Exercise task ->
Please write out again only the listing starting at the line that contains "How separated are" and ending at the line that contains "1307 millimetres", both lines included and requests kept unchanged. Multiply every distance given in the answers by 1.75 and round it to a whole number, with halves rounded up.

Supplied data ->
※

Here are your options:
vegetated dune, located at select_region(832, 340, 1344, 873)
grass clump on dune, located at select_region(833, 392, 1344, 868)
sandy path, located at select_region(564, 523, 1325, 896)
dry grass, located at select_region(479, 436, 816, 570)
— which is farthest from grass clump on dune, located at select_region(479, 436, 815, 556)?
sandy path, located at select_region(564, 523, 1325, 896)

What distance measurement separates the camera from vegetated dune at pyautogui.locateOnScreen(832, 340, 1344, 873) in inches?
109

※

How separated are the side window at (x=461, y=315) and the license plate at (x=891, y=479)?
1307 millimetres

※

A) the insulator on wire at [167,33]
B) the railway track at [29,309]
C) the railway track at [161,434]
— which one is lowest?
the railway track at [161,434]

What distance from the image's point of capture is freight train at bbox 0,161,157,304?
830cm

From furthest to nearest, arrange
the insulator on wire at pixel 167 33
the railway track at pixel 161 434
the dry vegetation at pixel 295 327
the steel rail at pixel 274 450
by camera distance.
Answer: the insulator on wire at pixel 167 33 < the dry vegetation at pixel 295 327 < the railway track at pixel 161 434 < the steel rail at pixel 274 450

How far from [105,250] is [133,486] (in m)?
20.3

※

Output ->
How separated are the side window at (x=461, y=315) and the license plate at (x=891, y=479)?
2287 millimetres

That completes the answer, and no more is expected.